En conséquence, il convient de condamner Mme [G] [E] au versement de la somme de 1909,90 € sollicitée par la CPAM correspondant aux indemnités journalières indûment perçues au titre des risques maladie et maternité pour une période allant du 10 novembre 2017 au 22 mai 2018.
En application de l'article 696 du Code de procédure civile, les dépens, en ce compris les frais de signification de la contrainte, sont à la charge de la partie qui succombe.
L'équité ne commande pas de faire application des dispositions de l'article 700 du Code de procédure civile.
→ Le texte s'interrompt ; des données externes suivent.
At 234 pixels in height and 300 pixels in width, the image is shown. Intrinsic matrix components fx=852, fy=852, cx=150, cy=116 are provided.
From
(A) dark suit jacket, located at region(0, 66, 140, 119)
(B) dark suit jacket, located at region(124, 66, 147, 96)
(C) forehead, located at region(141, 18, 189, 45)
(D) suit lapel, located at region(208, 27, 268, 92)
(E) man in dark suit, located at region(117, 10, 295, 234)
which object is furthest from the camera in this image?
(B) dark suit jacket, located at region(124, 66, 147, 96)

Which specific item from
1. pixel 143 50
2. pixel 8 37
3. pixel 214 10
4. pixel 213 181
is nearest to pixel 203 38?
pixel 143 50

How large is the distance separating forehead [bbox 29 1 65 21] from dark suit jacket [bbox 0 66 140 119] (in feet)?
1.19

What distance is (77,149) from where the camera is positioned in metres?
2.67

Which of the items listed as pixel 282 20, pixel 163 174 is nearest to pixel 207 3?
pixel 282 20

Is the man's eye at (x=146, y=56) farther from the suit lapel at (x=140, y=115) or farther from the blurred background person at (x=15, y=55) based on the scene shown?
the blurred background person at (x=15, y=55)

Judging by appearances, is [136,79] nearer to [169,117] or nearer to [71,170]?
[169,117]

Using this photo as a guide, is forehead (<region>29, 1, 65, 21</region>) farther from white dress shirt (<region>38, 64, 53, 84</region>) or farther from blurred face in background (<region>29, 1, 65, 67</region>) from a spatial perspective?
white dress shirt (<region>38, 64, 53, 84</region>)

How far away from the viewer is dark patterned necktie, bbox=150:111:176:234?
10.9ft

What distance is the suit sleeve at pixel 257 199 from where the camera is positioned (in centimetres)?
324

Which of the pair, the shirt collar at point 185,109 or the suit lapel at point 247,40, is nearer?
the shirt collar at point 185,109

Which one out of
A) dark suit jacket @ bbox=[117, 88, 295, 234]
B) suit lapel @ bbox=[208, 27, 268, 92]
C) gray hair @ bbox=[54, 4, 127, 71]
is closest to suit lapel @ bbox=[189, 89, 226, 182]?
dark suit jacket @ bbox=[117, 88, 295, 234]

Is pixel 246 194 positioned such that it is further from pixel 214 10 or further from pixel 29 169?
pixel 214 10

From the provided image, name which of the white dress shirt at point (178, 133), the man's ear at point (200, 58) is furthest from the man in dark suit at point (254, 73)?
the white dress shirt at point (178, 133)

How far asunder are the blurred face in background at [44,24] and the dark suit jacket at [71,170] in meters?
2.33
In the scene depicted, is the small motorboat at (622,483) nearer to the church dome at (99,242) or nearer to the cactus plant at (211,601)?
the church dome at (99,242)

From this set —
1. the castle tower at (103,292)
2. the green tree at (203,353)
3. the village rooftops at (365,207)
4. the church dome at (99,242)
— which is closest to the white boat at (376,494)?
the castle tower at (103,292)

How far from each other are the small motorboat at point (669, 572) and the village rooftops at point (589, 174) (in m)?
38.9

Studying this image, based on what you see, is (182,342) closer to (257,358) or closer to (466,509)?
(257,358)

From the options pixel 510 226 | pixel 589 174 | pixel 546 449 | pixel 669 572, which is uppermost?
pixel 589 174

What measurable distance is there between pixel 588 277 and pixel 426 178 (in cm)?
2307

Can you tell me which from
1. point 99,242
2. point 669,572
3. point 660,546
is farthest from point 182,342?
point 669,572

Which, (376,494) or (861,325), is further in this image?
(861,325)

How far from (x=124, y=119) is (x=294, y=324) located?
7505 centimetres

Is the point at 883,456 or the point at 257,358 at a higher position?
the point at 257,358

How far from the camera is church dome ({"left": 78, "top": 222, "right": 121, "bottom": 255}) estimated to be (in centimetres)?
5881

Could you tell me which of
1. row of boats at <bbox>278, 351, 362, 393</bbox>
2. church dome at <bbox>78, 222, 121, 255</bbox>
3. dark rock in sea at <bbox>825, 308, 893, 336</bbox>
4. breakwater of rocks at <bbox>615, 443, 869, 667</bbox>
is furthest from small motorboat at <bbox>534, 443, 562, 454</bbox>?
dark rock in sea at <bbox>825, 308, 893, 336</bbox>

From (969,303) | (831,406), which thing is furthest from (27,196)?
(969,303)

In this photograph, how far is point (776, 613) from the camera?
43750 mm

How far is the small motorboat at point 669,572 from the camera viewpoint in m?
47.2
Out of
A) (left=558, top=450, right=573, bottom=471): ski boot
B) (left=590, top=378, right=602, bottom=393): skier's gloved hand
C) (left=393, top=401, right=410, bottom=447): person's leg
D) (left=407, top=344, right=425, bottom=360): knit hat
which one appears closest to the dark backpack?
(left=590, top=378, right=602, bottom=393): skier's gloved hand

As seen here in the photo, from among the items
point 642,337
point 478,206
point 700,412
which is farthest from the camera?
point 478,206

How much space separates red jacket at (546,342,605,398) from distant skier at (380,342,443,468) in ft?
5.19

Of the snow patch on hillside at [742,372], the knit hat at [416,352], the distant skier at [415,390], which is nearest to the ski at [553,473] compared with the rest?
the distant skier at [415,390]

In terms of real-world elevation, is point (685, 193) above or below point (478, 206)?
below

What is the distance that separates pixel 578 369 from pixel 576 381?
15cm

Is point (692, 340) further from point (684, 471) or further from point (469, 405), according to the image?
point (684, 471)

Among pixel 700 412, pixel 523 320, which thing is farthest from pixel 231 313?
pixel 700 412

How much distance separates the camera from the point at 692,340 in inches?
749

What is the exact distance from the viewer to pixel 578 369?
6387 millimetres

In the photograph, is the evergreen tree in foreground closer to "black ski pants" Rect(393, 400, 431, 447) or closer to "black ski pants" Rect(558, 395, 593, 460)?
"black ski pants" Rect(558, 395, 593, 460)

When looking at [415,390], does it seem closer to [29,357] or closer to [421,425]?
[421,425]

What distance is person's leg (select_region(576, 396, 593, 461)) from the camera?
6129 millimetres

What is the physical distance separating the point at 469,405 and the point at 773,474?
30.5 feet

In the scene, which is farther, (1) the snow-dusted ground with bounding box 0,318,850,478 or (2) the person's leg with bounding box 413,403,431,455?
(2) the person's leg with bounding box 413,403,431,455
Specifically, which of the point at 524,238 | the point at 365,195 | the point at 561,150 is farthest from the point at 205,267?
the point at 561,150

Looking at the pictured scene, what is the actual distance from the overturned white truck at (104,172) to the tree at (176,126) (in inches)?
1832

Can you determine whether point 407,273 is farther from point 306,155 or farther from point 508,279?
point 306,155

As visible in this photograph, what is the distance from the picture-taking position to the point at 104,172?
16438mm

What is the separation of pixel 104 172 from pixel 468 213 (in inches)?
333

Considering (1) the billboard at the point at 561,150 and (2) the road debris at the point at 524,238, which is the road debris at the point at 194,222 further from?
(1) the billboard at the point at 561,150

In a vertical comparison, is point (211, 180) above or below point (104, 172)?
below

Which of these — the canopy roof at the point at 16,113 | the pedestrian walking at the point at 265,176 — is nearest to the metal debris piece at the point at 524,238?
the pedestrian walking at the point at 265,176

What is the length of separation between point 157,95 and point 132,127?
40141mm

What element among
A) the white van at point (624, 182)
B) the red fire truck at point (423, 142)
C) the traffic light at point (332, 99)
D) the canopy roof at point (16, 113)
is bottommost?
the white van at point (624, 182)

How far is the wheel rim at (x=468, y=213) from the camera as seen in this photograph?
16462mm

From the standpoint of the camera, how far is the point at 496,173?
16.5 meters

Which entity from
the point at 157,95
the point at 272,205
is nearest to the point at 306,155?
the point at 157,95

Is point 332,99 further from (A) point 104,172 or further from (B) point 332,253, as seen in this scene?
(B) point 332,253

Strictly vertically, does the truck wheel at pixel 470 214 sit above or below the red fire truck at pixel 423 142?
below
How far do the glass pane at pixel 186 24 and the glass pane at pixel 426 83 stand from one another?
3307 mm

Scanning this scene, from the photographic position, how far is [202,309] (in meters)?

Enfin, en vertu de l'article R.133-3 du Code de la sécurité sociale, la décision du tribunal statuant sur opposition est exécutoire de droit à titre provisoire.
PAR CES MOTIFS
Le tribunal, statuant par mise à disposition au greffe, par jugement contradictoire et en dernier ressort,
DÉCLARE recevable mais mal fondé le recours formé par Mme [G] [E] le 7 mars 2023 à l'encontre de la contrainte délivrée le 16 février 2023 par la CPAM des Bouches-du-Rhône et signifiée le 27 février 2023 ;
DIT que ladite contrainte produira son plein et entier effet ;
CONDAMNE Mme [G] [E] à verser à la CPAM des Bouches-du-Rhône la somme de 1909,90 € ;
CONDAMNE Mme [G] [E] aux dépens de l'instance, en ce compris les frais de signification de la contrainte ;
DEBOUTE la CPAM des Bouches-du-Rhône de ses autres demandes ;
RAPPELLE que la présente décision est exécutoire de droit à titre provisoire ;
Conformément aux dispositions de l'article 612 du Code de procédure civile, les parties disposent, à peine de forclusion, d'un délai de deux mois à compter de la notification de la présente décision pour former un pourvoi en cassation.
Ainsi jugé et prononcé par mise à disposition au greffe le 18 mars 2024.